Stable Diffusion Tutorial: How to bring book characters to live with Stable Diffusion
Introduction
Chroma, is the AI-native open-source embedding database. Chroma makes it easy to build LLM apps by making knowledge, facts, and skills pluggable for LLMs read more.... Get inspired by other Chroma tutorials.
Cohere, is a platform that allows you to build AI-powered applications with just a few lines of code. Cohere's API allows you to build a wide range of applications, including chatbots, question answering systems, and summarization tools read more.... See what amazing Cohere apps lablab.ai's community build!
Stable Diffusion, is a new generative model that can generate high-resolution images with a single forward pass.

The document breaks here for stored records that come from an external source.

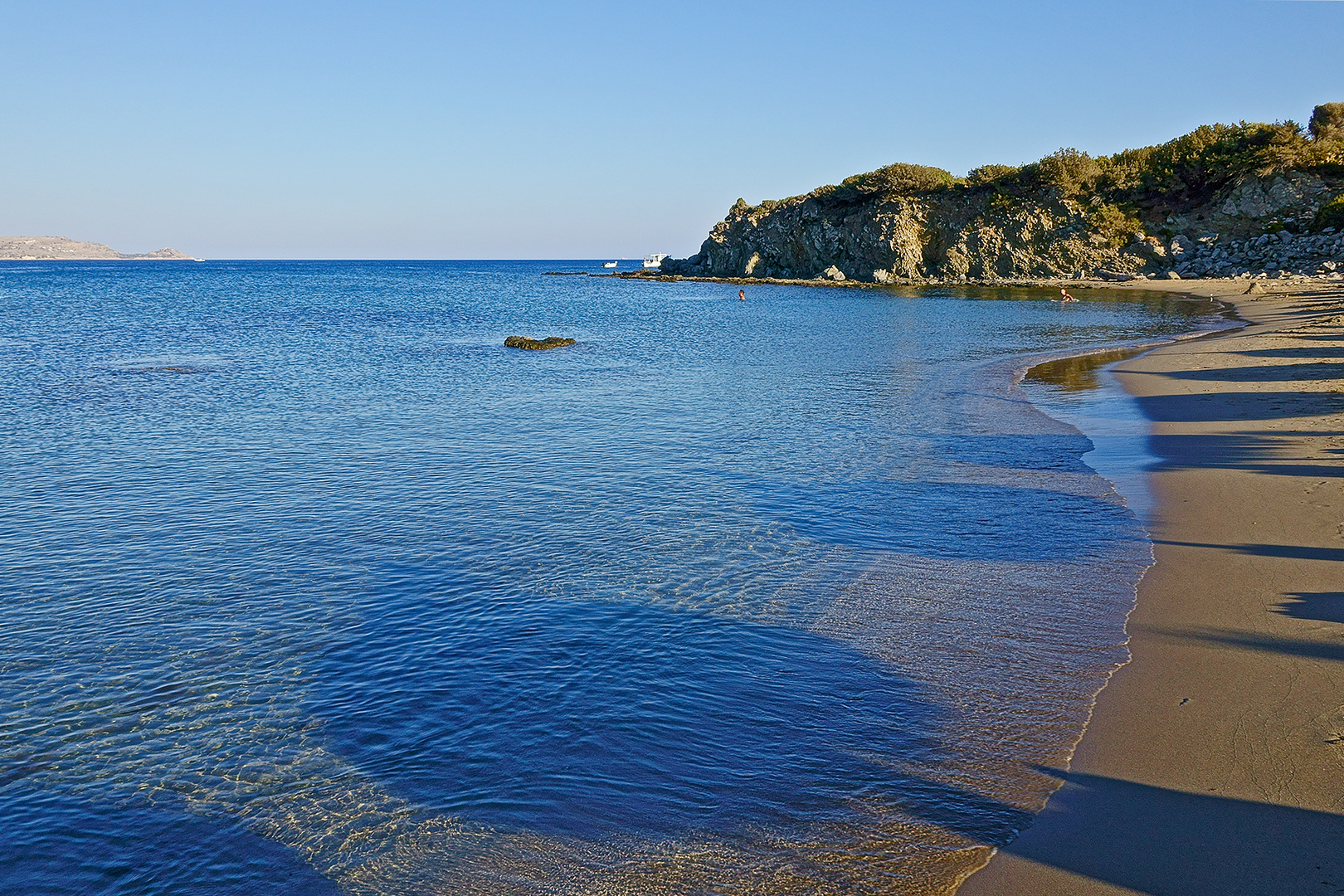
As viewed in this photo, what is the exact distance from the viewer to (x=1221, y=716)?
688 cm

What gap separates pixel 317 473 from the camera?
1589cm

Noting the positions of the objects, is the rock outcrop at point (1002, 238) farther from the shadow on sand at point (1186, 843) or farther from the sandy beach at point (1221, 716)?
the shadow on sand at point (1186, 843)

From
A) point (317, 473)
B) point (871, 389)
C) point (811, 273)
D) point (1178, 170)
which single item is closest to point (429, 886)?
point (317, 473)

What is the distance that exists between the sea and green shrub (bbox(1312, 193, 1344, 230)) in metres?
53.0

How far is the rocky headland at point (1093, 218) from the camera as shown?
6581 centimetres

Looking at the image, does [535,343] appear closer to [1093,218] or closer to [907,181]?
[1093,218]

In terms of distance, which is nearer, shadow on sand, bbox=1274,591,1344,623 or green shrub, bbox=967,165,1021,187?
shadow on sand, bbox=1274,591,1344,623

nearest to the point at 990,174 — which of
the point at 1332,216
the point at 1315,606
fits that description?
the point at 1332,216

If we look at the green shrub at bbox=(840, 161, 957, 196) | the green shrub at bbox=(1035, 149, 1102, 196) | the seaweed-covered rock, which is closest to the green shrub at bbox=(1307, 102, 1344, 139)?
the green shrub at bbox=(1035, 149, 1102, 196)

Check out amazing Stable Diffusion application!
What we are going to do?
In this tutorial, I will show you guys how to use Chroma DB and Cohere embeddings to alive the personas from books using Stable Diffusion image generation model. Sit back, relax and enjoy the tutorial! Don't forget to make a cup of coffee, it may take a while to generate an image.
To make it more clear and understandable, Lemme split the tutorial into two parts:
- Part 1 - Getting prompt for Stable Diffusion. In this part, we will go through Chroma DB and Cohere LLM. We will load the document, split it into smaller chunks, embed them using Cohere and then we will use Chroma to query the database and get the prompt to use in Part 2.

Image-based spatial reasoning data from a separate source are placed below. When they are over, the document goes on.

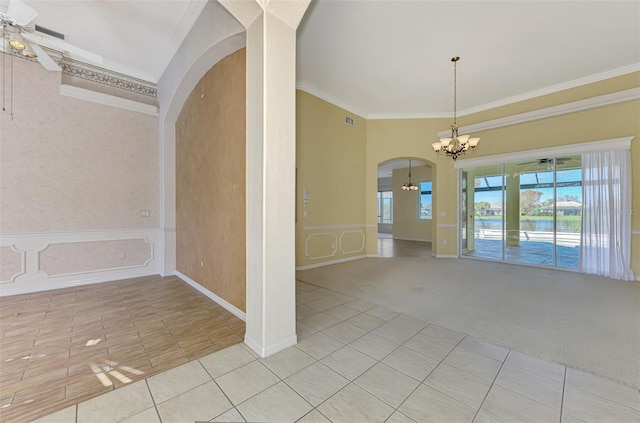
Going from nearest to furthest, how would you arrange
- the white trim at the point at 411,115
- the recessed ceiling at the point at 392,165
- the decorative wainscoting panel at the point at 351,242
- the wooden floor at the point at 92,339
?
the wooden floor at the point at 92,339
the decorative wainscoting panel at the point at 351,242
the white trim at the point at 411,115
the recessed ceiling at the point at 392,165

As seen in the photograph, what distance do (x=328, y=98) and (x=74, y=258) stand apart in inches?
223

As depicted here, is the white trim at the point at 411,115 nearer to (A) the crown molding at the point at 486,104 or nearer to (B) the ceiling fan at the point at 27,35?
(A) the crown molding at the point at 486,104

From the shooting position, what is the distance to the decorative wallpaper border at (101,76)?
→ 3962 millimetres

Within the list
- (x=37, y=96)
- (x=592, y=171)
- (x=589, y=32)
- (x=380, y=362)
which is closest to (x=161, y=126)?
(x=37, y=96)

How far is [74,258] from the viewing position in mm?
4055

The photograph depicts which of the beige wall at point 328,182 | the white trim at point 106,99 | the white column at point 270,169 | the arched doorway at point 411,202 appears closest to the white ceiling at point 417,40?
the white trim at point 106,99

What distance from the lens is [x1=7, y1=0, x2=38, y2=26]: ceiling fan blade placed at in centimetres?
222

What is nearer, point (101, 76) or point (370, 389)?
point (370, 389)

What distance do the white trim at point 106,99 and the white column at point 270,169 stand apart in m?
3.63

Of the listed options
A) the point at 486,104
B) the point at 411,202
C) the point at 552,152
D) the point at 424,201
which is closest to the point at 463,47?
the point at 486,104

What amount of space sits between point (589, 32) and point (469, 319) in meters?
4.44

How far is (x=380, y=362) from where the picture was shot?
1.97 meters

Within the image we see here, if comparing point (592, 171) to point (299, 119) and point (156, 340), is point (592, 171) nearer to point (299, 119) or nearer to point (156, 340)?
point (299, 119)

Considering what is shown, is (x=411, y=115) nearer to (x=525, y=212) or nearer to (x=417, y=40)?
(x=417, y=40)
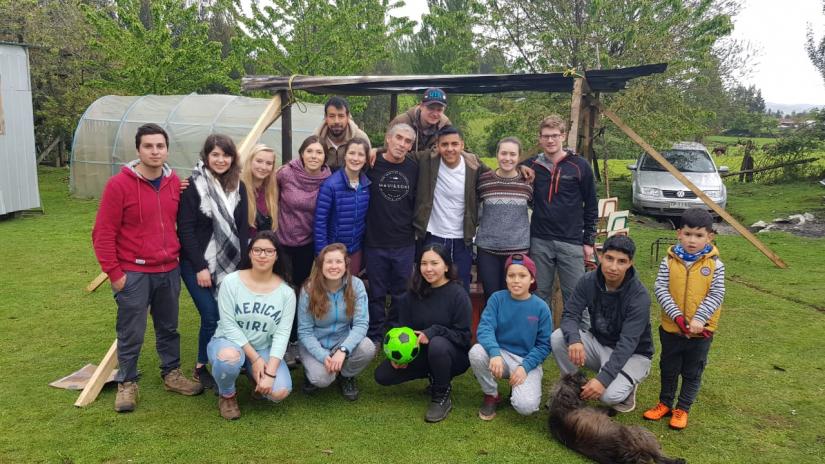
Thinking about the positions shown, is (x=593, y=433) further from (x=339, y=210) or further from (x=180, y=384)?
(x=180, y=384)

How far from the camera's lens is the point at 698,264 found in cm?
388

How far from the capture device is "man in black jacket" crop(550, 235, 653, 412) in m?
3.90

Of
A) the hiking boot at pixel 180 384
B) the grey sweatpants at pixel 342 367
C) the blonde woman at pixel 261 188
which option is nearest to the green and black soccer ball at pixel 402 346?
the grey sweatpants at pixel 342 367

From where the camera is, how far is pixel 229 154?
4.14 metres

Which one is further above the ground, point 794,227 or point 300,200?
point 300,200

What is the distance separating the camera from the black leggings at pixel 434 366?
4062 mm

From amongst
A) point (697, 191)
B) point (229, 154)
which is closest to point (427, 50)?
point (697, 191)

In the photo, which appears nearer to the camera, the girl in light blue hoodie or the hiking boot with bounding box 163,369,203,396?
the girl in light blue hoodie

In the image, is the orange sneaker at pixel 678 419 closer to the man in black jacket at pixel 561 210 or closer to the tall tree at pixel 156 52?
the man in black jacket at pixel 561 210

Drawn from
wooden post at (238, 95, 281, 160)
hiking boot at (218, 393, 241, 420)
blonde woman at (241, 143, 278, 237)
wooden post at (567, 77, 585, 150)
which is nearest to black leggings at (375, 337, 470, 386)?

- Part 2 - Generating images using Stable Diffusion. In this part, we will go through Stable Diffusion SDK and implement the code to generate images based on the prompt we got from Chroma DB in Part 1.
Learning outcomes
- How to use Google Colab.
- Getting familiar with Chroma, Cohere and Stable Diffusion.
- How to use Cohere LLM to embed large files.

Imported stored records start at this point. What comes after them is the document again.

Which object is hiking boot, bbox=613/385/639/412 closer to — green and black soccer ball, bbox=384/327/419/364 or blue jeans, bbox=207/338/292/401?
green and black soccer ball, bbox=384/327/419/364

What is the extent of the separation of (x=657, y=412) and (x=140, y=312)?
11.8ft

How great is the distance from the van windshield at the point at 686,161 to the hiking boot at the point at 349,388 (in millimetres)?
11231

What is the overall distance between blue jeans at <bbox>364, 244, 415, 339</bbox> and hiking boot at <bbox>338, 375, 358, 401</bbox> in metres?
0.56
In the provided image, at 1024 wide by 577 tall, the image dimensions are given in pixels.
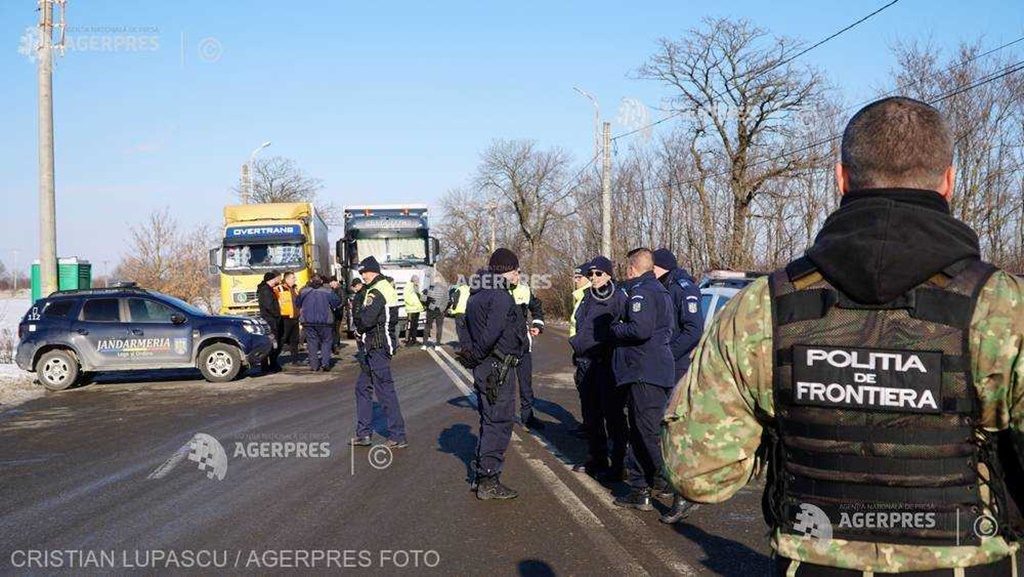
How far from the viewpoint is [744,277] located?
1188 cm

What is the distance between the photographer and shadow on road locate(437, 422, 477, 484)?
341 inches

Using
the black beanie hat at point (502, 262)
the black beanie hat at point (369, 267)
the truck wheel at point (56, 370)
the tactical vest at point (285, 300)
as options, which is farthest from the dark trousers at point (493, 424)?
the tactical vest at point (285, 300)

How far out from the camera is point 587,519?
638 centimetres

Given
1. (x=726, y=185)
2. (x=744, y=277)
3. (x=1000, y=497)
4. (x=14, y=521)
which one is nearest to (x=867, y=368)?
(x=1000, y=497)

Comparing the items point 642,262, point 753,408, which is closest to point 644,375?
point 642,262

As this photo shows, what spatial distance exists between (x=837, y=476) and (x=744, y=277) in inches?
394

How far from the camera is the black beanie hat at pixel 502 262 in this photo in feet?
24.3

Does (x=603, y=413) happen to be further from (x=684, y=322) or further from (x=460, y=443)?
(x=460, y=443)

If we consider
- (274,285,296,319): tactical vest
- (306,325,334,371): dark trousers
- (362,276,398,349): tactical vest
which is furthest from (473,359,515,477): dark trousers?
(274,285,296,319): tactical vest

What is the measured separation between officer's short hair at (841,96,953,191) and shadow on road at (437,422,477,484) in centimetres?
614

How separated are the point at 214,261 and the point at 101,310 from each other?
28.4 feet

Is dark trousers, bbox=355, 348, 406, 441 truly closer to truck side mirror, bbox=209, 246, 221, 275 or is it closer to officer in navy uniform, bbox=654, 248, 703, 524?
officer in navy uniform, bbox=654, 248, 703, 524

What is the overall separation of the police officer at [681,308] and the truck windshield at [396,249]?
1871 cm

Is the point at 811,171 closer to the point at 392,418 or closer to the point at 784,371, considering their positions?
the point at 392,418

- How to use Cohere embeddings.
- How to use Chroma to store the embeddings.
- How to use Chroma to query the database.
- How to use Stable Diffusion SDK to generate images and alive the personas from books.
Prerequisites
To use Cohere embeddings we need API key. Go to Cohere, on the top right corner click TRY NOW
, login or create an account. Once you have created an account you will be redirected to the dashboard. Click API Keys
on the left sidebar. Copy the API key and save it somewhere safe.
To use Stable Diffusion we need API Key. Go to Dream Studio, Sign up for an account to be taken to your API Key. Click me once you have created an account to be taken to your API Key. Copy the API key and save it somewhere safe.
No, knowledge of using Google Colab is required. I will guide you through the whole process.
Getting started
Create a new project
Let's start by creating new Notebook in Google Colab. Go to Google Colab > File
and click New notebook
.
It will open a new Notebook in a new tab, give it a name by clicking on Untitled0
and rename it to Chroma Stable Diffusion Tutorial
or whatever you want.
Great, we are ready to start CODING!.
Install dependencies
Add new code cell
. You can do it by clicking + Code
button or by shortcut CMD/CTRL + M B
.
Install the necessary libraries wich we gonna use throughout the tutorial:
!pip install chromadb
!pip install langchain
!pip install pymupdf
!pip install cohere
!pip install stability-sdk
Click Run
button or CMD/CTRL + Enter
, it will run the active code cell
and take a few minutes to install all the necessary libraries. Make sure that you have stable internet connection.
Now, if everything is installed correctly, we can move on to the next step.
Import dependencies
Add new code cell
.
Here we will import all the necessary libraries, copy/paste
the following lines of code:
from langchain.vectorstores import Chroma # Chroma vector store
from langchain.embeddings import CohereEmbeddings # Cohere embeddings
from langchain.text_splitter import RecursiveCharacterTextSplitter # Recursive character text splitter
from langchain.llms import Cohere # Cohere LLM
from langchain.chains import VectorDBQA # VectorDBQA chain
from langchain.document_loaders import PyMuPDFLoader # PyMuPDF document loaders. Read more: https://pymupdf.readthedocs.io/en/latest/
import os
import io
import warnings
from PIL import Image
from stability_sdk import client # Stability SDK
import stability_sdk.interfaces.gooseai.generation.generation_pb2 as generation
Click Run
or CMD/CTRL + Enter
.
When you run the cell, you may see a warning message/messages
. Don't worry about it. We can ignore it.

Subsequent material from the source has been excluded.